Brief
Each record below must be returned exactly as shown.

━━━━━━━━━━━━━━━━

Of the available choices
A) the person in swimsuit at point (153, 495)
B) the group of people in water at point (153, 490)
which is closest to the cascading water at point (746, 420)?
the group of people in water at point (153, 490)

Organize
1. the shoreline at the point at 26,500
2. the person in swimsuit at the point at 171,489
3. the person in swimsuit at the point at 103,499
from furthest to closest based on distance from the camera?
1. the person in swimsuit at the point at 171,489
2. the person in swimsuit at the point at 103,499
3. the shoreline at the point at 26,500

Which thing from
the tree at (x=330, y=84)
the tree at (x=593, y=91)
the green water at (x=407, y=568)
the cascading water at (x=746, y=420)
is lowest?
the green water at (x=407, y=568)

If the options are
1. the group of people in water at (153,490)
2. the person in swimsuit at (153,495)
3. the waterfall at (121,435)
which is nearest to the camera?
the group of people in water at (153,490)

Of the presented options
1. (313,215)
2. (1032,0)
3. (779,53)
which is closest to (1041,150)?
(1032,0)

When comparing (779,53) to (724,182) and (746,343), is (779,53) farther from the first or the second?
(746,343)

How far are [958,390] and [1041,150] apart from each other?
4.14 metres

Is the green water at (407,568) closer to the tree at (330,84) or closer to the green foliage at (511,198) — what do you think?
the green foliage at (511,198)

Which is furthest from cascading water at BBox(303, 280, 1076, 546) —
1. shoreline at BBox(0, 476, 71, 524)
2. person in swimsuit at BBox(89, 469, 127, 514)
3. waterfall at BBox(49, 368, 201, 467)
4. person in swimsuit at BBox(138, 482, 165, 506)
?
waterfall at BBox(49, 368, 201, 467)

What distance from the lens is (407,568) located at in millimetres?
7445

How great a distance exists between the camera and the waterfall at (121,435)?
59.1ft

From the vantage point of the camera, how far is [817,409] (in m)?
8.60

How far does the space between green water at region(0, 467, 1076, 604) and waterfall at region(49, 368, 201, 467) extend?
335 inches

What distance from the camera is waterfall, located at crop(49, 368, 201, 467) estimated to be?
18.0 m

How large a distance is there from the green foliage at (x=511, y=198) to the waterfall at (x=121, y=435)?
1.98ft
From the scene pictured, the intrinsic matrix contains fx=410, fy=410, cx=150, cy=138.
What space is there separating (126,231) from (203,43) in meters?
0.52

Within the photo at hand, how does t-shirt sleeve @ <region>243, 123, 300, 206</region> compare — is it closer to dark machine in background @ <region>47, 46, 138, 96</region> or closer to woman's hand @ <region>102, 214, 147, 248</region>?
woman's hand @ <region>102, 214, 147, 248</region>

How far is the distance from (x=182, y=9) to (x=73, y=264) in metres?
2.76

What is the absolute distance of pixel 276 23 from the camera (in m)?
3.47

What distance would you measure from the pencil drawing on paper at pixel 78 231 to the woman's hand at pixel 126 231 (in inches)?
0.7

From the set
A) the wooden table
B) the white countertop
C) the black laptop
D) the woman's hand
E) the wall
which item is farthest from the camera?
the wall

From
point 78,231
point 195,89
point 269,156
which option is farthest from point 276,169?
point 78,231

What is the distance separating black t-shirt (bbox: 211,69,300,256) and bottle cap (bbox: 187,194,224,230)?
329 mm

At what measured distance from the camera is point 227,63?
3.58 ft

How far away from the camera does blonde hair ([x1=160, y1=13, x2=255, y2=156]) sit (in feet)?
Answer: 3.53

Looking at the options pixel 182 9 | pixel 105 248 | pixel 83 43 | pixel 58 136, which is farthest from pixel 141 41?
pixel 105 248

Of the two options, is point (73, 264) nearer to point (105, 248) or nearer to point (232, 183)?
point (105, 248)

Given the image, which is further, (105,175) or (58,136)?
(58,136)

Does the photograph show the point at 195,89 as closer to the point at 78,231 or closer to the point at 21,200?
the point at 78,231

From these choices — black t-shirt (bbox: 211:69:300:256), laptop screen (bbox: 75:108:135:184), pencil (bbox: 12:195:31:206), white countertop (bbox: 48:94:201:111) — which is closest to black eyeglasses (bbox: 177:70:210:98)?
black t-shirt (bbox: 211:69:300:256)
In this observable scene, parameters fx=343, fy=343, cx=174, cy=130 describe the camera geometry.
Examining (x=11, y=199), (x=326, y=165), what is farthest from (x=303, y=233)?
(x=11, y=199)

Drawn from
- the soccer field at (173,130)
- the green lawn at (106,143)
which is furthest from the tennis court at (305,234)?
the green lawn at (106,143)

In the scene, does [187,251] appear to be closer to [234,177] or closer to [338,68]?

━━━━━━━━━━━━━━━━

The output
Of the available choices
A) the person in swimsuit at point (153, 495)
B) the group of people in water at point (153, 490)
which is closest to the cascading water at point (746, 420)?
the group of people in water at point (153, 490)

Organize
1. the shoreline at the point at 26,500
2. the person in swimsuit at the point at 171,489
3. the person in swimsuit at the point at 103,499
from furthest to closest based on distance from the camera?
1. the person in swimsuit at the point at 171,489
2. the person in swimsuit at the point at 103,499
3. the shoreline at the point at 26,500

Which thing from
the tree at (x=330, y=84)
the tree at (x=593, y=91)
the green water at (x=407, y=568)
the cascading water at (x=746, y=420)
is lowest?
the green water at (x=407, y=568)

If the options are
1. the group of people in water at (153,490)
2. the person in swimsuit at (153,495)
3. the waterfall at (121,435)
which is nearest to the camera?
the group of people in water at (153,490)

Of the presented options
1. (313,215)
2. (1032,0)
3. (779,53)
which is closest to (1041,150)?
(1032,0)

When comparing (779,53) to (724,182) and (746,343), is (779,53) farther from the first or the second?
(746,343)

How far are [958,390] and [1041,150] apart from each other?
4.14 metres

Is the green water at (407,568) closer to the tree at (330,84) or closer to the green foliage at (511,198) — what do you think?
the green foliage at (511,198)

Which is furthest from cascading water at BBox(303, 280, 1076, 546) —
1. shoreline at BBox(0, 476, 71, 524)
2. person in swimsuit at BBox(89, 469, 127, 514)
3. waterfall at BBox(49, 368, 201, 467)
4. person in swimsuit at BBox(138, 482, 165, 506)
?
waterfall at BBox(49, 368, 201, 467)

What distance from the lens is (407,568) located at in millimetres?
7445

How great a distance exists between the camera and the waterfall at (121,435)?
59.1ft

From the vantage point of the camera, how far is [817,409] (in m)?
8.60

How far does the space between green water at region(0, 467, 1076, 604) and waterfall at region(49, 368, 201, 467) extend?
335 inches

What distance from the camera is waterfall, located at crop(49, 368, 201, 467) estimated to be?
18.0 m

How large a distance is there from the green foliage at (x=511, y=198) to the waterfall at (x=121, y=435)?
1.98ft
From the scene pictured, the intrinsic matrix contains fx=410, fy=410, cx=150, cy=138.
What space is there separating (126,231) from (203,43) in meters?
0.52

Within the photo at hand, how does t-shirt sleeve @ <region>243, 123, 300, 206</region> compare — is it closer to dark machine in background @ <region>47, 46, 138, 96</region> or closer to woman's hand @ <region>102, 214, 147, 248</region>?
woman's hand @ <region>102, 214, 147, 248</region>

How far is the distance from (x=182, y=9) to (x=73, y=264) in metres?
2.76

What is the absolute distance of pixel 276 23 from the camera (in m)?
3.47

What distance would you measure from the pencil drawing on paper at pixel 78 231 to the woman's hand at pixel 126 231 (in inches)?
0.7

From the set
A) the wooden table
B) the white countertop
C) the black laptop
D) the woman's hand
E) the wall
which item is farthest from the camera?
the wall

From
point 78,231
point 195,89
point 269,156
which option is farthest from point 276,169?
point 78,231

What is the distance separating black t-shirt (bbox: 211,69,300,256) and bottle cap (bbox: 187,194,224,230)?
329 mm

At what measured distance from the camera is point 227,63?
3.58 ft

How far away from the camera does blonde hair ([x1=160, y1=13, x2=255, y2=156]) sit (in feet)?
Answer: 3.53

Looking at the options pixel 182 9 | pixel 105 248 | pixel 83 43 | pixel 58 136, which is farthest from pixel 141 41?
pixel 105 248

Of the two options, is point (73, 264) nearer to point (105, 248) or nearer to point (232, 183)?
point (105, 248)

Given the image, which is further, (105,175) or (58,136)?
(58,136)

Does the photograph show the point at 195,89 as closer to the point at 78,231 or closer to the point at 21,200?
the point at 78,231

From these choices — black t-shirt (bbox: 211:69:300:256), laptop screen (bbox: 75:108:135:184), pencil (bbox: 12:195:31:206), white countertop (bbox: 48:94:201:111) — which is closest to black eyeglasses (bbox: 177:70:210:98)?
black t-shirt (bbox: 211:69:300:256)
In this observable scene, parameters fx=343, fy=343, cx=174, cy=130 describe the camera geometry.
Examining (x=11, y=199), (x=326, y=165), what is farthest from (x=303, y=233)?
(x=11, y=199)

Drawn from
- the soccer field at (173,130)
- the green lawn at (106,143)
which is furthest from the tennis court at (305,234)?
the green lawn at (106,143)

In the scene, does [187,251] appear to be closer to [234,177] or closer to [338,68]?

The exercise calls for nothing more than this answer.